Prof. hardstone gives you an integer array $$$A$$$. The length of $$$A$$$ is $$$n$$$ and there are $$$m$$$ distinct numbers in $$$A$$$. Count the number of tuple $$$(l, r)$$$, $$$1 \leq l \leq r \leq n$$$, such that:

Numbers that appear in the interval $$$a[l...r]$$$ appear the same number of times.

For example, $$$A=[1,2,1,2]$$$, then there are $$$8$$$ legal tuples: $$$(1, 1), (2, 2), (3, 3), (4, 4), (1, 2), (2, 3), (3, 4), (1, 4)$$$.

This is an open problem with brain storm. $$$O(n^2m)$$$ brute force using the prefix sum and $$$O(n2^m)$$$ brute force using bitmasks and hashtable are easy to come up with. I am looking for a $$$O(nmlog^k)$$$ solution. Are there any smart data structures?

Note that when $$$A = [1,2,3]$$$, all intervals are legal. For example, $$$[1, 2]$$$ is legal, as both $$$1$$$ and $$$2$$$ appear once. We do not care about $$$3$$$ because $$$3$$$ does not appear.

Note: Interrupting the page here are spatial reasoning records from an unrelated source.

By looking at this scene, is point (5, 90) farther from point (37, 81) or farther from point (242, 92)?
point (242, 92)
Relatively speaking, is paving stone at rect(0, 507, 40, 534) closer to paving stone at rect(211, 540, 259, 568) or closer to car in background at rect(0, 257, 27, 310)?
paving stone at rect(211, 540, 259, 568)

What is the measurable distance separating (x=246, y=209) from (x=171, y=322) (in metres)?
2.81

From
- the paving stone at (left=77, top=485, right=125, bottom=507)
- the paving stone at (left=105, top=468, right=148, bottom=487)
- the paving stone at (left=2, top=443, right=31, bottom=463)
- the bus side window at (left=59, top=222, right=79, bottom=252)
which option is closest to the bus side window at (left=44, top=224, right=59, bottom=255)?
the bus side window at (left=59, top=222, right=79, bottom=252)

amenotiomoi proposes a genius randomized $$$O(n^2)$$$ idea, and I formalize his idea here: Similar to the Zobrist hashing, we assign a random value to each distinct integer. We record the prefix sum of the hash values. Then, we fix $$$l$$$ and count the number of $$$r$$$ with respect to this $$$l$$$. For each $$$l$$$, we denote $$$p(l, j)$$$ be the first place $$$j$$$ appears after $$$l$$$ (inclusive), somehow like std::string.find(j, l). If $$$j$$$ never appears after $$$l$$$, we let $$$p(l, j) = \infty$$$. For example, if $$$A=[4,1,2,3]$$$, then $$$p(2, 1)=2, p(2,2)=3, p(2,3)=4, p(2,4) = \infty$$$.